Climate change poses a grave threat to human existence and society must transition to cleaner energy sources. Recognizing that greenhouse gas emissions must be addressed, the Investments Office asks Yale’s Endowment managers to incorporate the costs of carbon emissions in investment decisions, and not to hold companies that refuse to acknowledge the social and financial costs of climate change and that fail to take economically sensible steps to reduce greenhouse gas emissions. Under Yale’s approach, investments with large greenhouse gas footprints are disadvantaged relative to investments with small greenhouse gas footprints, and investment capital flows towards less carbon-intensive businesses and away from more carbon-intensive businesses.  Read the former Chief Investment Officer’s update on climate change here

Assault Weapons

     The Yale board of trustees has adopted a policy prohibiting investment in assault weapon retailers.
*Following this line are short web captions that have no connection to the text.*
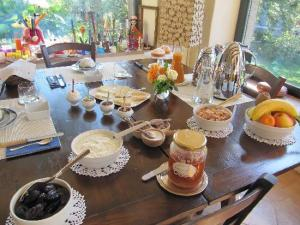 the-breakfast-table ilune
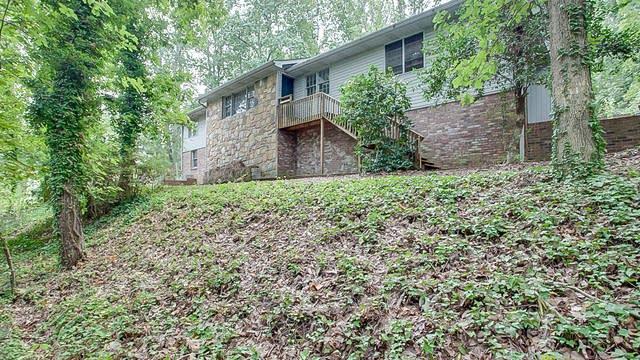 Photo 1 of 32 - 1532 Hillhaven Dr, Marietta, GA 30062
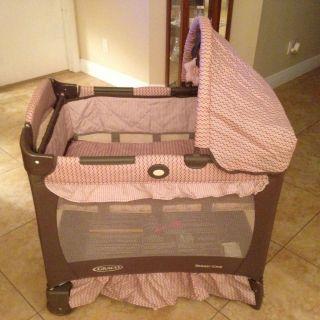 Graco Travel Lite Pink Brown Playard Pack N and Play Pen Bassinet Crib Baby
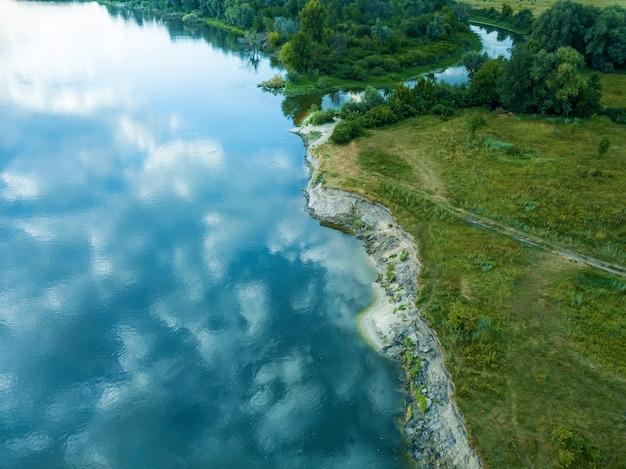 공중에서 본 시골 풍경 강 탑 뷰, 조감도 숲,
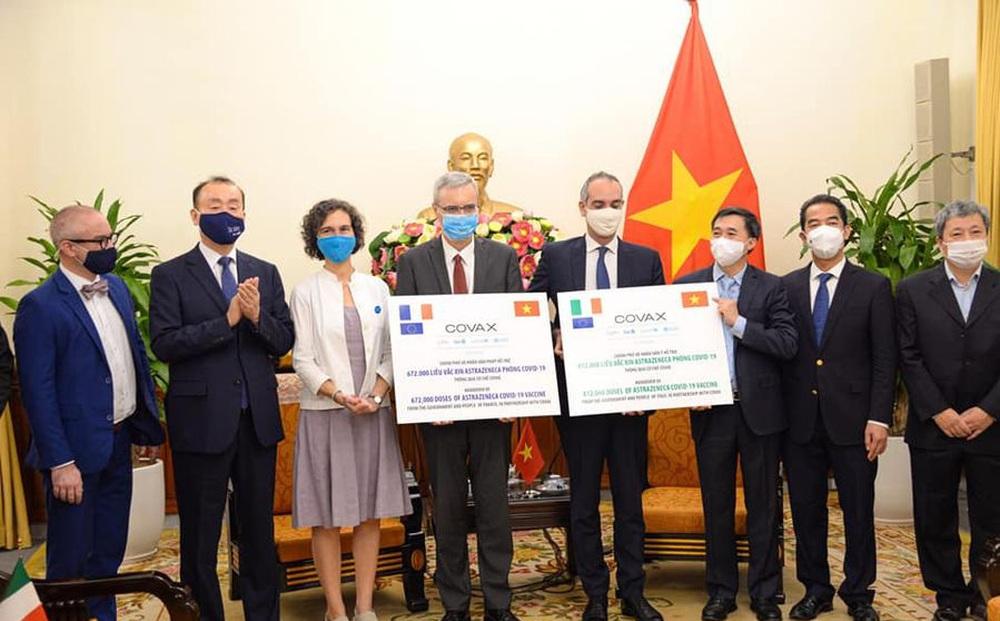 Tin vui: Việt Nam tiếp nhận hơn 1,4 triệu liều vắc xin COVID-19 từ hai nước Pháp, Ý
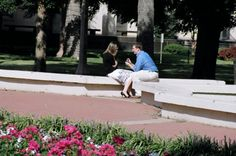An on-campus #proposal at #Baylor University. Not uncommon to see this -- complete with friends as photographers hiding nearby! (via @pdconnell)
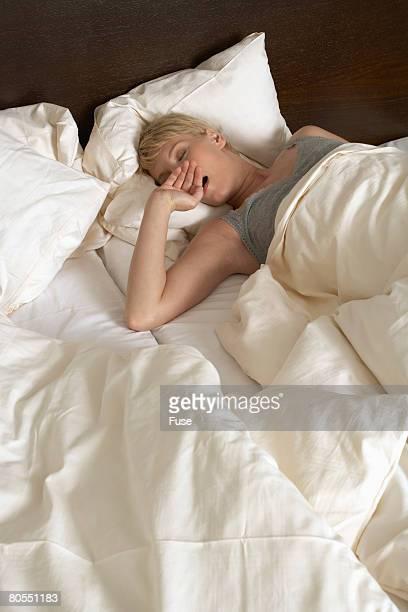 woman lying in bed - frauen über 30 stock-fotos und bilder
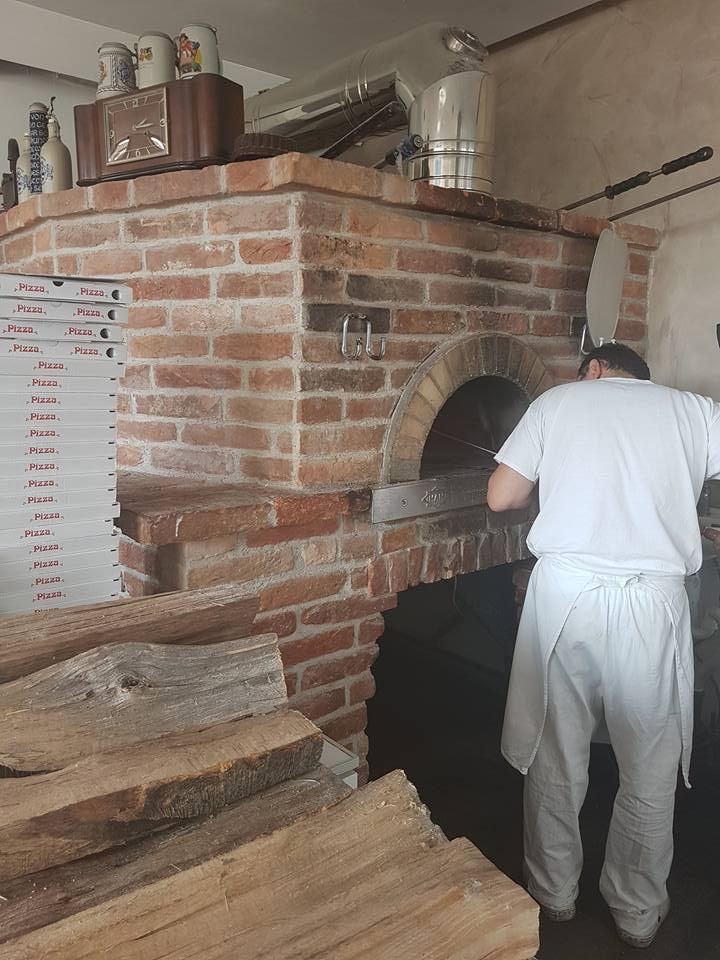 Holzbackofen Renes Restaurant und Pizza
Specifically, Yale will not invest in any retail outlets that market and sell assault weapons to the general public.  Read the full statement here.

Private Prisons

     Based on the recommendation of the Advisory Committee on Investor Responsibility, the Yale board of trustees adopted a policy making ineligible for investment CoreCivic and GEO Group, the two largest private prison companies, which dominate the industry. Read the board’s statement here. Yale does not have any investments in these two companies (or in any other private prison company), and this policy makes investment in these two companies impermissible.

Puerto Rico

     After decades of depressed economic activity and unsuccessful policy initiatives, Puerto Rico’s debt levels rose to unsustainable levels, leading the Commonwealth to default on July 1, 2016.  In September 2017 – while Puerto Rico was in the midst of restructuring its finances – Hurricane Maria caused widespread destruction and plunged the island into a severe humanitarian and economic crisis.  As Puerto Rico’s plight grew, a coalition of activists directed their energy towards Puerto Rico’s creditors – in particular, hedge fund managers – calling on them to divest or forgive holdings of Puerto Rican debt.  When campus groups at Yale, as well as other state and local organizations, demanded that the University disclose all investments in Puerto Rican bonds, cancel all those held by Yale, and fire investment managers who refuse to sell or forgive the debt, the matter was referred to the ACIR.  The ACIR concluded in January 2018 that divestment from Puerto Rican debt is not warranted when an investor is abiding by the applicable legal framework in a process in which the debtor’s interests are appropriately represented. Read more here.

Yale's Wind Farm

     Investments in wind can provide substantial economic returns to the University, while helping achieve sustainability goals. Beginning in 2007, Yale's managers, in conjunction with local wind power development firms, identified several sites with attractive capacity factors. The University's partners initiated development on a handful of sites.  One site in particular, Record Hill Wind, is fully operational and was transferred from the Endowment to the University, and its management is now overseen by the Yale Office of Facilities.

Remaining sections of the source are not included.